> **Список задач**:
• a. Кто, согласно статье «Страстная неделя», называл абсолютное зло нравственно благотворным?
• b. Переведите на английский предложение из статьи «Страстная неделя»: «Так что ответ элементарен: не делать того, чего они хотят».
• c. Напишите продолжение статьи «Страстная неделя», начиная после последнего приведённого предложения.

> **Исходный текст**:
^^^^^^^^
Статьи из газеты «Известия» - Дмитрий Быков
Шрифт:
Интервал:
Закладка:
25 марта 2010 года
Страстная неделя
Что делать? При столкновении с террором ответ обычно прост, потому что сам террор — вещь простая, грубая, не допускающая оттенков. То самое абсолютное зло, которое Томас Манн называл нравственно благотворным: по отношению к нему приходится определяться. Так что ответ элементарен: не делать того, чего они хотят. Того, чего они от нас — с полным основанием, зная наш опыт,― ждут.
Чего им надо — более или менее понятно. Им нужна прежде всего лавина взаимных обвинений, сопровождающих в России любую катастрофу, военную, автодорожную или техногенную. «Это все вы с вашей свободой!» — «Нет, вы с вашими гайками!». «Это взорвали чекисты, чтобы отвлечь народ от проблем». «Это взорвали оппозиционеры, чтобы вывести народ на улицы». «Вот что будет, если и дальше реформировать милицию». «Вот вам менеджер Хлопонин на Кавказе!» Вот вам плата за путинские тучные годы, медведевские инновации, за чеченскую войну и ее прекращение — словом, в интерпретациях недостатка нет.
На первый взгляд момент выбран грамотно. Религиозные люди привыкли учитывать символические смыслы: первый день Страстной недели, конец Великого поста. C явным намеком на то, что дальше будет страшнее. Помимо религиозного смысла есть и политический: Россия в переломной точке, прежний властный дискурс себя исчерпал, новый толком не сформулирован.
Переломности этого момента многие попросту не видят, а другие не хотят видеть. Им кажется, что они все еще живут в стабильной конструкции, в ситуации тотального одобрямса, в имитационной системе, где все всё понимают, но заключили консенсус о совместном проедании остатков. Между тем большая часть населения России из уютных гипнозов этой системы давно вышла, а замены ей пока не выработала — это вообще процесс небыстрый, если мы не хотим снова бегать по кругу. Так что удар нанесен в самый сложный момент — во время сосредоточения и умственной активизации. И лучшего момента, чтобы подсечь оздоровление, при поверхностном взгляде не выберешь.
^^^^^^^^
Строки из набора данных
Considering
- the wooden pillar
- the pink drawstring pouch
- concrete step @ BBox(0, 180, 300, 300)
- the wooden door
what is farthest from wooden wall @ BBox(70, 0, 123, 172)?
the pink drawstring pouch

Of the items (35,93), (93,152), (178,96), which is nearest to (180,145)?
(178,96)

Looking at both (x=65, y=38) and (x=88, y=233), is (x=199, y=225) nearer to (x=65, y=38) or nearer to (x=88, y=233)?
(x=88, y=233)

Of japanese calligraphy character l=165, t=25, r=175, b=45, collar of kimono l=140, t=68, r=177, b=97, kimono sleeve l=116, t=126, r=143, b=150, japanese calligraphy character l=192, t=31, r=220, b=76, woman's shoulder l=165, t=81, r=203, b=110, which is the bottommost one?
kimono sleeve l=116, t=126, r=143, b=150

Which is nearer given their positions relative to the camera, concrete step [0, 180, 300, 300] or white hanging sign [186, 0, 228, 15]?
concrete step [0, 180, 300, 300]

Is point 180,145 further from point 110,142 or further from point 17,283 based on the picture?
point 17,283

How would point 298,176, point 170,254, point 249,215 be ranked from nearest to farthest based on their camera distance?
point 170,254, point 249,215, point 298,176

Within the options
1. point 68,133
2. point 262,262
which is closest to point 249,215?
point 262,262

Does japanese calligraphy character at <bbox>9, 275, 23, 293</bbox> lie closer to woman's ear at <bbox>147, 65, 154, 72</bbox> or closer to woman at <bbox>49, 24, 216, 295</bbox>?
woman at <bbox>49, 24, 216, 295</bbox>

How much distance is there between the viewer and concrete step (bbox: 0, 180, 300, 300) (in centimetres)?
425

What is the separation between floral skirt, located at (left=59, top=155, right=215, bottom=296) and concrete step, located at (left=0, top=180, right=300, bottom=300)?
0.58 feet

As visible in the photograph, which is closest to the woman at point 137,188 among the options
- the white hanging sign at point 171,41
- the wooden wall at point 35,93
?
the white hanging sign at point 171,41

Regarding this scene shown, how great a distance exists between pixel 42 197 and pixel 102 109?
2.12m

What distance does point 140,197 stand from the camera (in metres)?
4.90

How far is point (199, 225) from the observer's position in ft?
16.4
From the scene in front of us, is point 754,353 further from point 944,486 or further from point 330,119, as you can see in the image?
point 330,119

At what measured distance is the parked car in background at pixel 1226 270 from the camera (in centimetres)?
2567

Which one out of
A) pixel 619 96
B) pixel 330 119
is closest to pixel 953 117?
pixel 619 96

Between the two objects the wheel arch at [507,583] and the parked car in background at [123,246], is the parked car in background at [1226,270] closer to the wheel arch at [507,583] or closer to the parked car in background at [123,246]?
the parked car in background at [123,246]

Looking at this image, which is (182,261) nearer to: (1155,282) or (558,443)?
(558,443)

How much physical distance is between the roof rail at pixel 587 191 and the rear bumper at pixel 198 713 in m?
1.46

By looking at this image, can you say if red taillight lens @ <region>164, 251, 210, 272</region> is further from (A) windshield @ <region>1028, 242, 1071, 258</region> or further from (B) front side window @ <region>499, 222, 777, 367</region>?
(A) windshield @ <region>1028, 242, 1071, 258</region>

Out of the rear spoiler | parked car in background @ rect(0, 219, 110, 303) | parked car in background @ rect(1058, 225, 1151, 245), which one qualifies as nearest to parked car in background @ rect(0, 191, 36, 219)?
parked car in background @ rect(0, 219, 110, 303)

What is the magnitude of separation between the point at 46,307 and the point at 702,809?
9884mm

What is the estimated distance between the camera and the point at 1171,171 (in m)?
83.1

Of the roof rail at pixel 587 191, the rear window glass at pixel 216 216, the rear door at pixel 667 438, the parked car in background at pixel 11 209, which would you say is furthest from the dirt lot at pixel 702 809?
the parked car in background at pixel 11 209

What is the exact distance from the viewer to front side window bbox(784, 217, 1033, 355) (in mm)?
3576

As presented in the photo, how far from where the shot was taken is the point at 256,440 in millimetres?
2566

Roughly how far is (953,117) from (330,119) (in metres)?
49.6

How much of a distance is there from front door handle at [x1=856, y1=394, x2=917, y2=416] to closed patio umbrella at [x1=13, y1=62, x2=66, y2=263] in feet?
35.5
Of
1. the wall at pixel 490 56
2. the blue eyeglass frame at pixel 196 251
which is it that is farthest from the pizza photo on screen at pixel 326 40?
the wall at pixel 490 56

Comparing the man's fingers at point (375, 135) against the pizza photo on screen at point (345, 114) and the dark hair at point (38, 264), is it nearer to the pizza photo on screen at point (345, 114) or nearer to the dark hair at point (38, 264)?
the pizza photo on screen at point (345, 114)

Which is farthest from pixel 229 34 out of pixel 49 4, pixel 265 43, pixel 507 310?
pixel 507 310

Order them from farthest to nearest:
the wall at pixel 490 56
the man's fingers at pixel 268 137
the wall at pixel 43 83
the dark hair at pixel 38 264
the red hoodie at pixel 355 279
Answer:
^^^^^^^^
> **Решённые задачи**:
• a. Томас Манн.

• b. So the answer is elementary: do not do what they want.

• c.
Между тем ответ на вопрос, кто это сделал, опять-таки чрезвычайно прост: это сделали нелюди. И война идет не между консерваторами и реформаторами, не между Россией и Кавказом, а между людьми и нелюдями: в этом ее простой и конкретный смысл. Задача нелюдей — чтобы в них превратилось как можно больше людей. Один из этапов такого превращения — использование национальной трагедии в качестве дубины для оппонента. Любой, кто превращает теракт в аргумент против своих политических оппонентов, делает шаг на эволюционном пути к нелюдю, в каком бы стане этот кто-то ни находился. Любой, кто воспользуется терактами для очередной атаки на оппозицию, для удушения прессы и сворачивания реформ, на том же пути. Все это — движение к тому окончательному расслоению и расколу, которых от нас и ожидают с радостным нетерпением. Нас в свое время даже Беслан не объединил — так и продолжали выяснять, кто виноват. Но в 2004 году трезвомыслие было в дефиците, а сегодня гипноз на тему «поднятия с колен» никого особо не убеждает. И потому есть шанс, что бесконечная свара прекратится, а некоторые простые вещи будут осознаны.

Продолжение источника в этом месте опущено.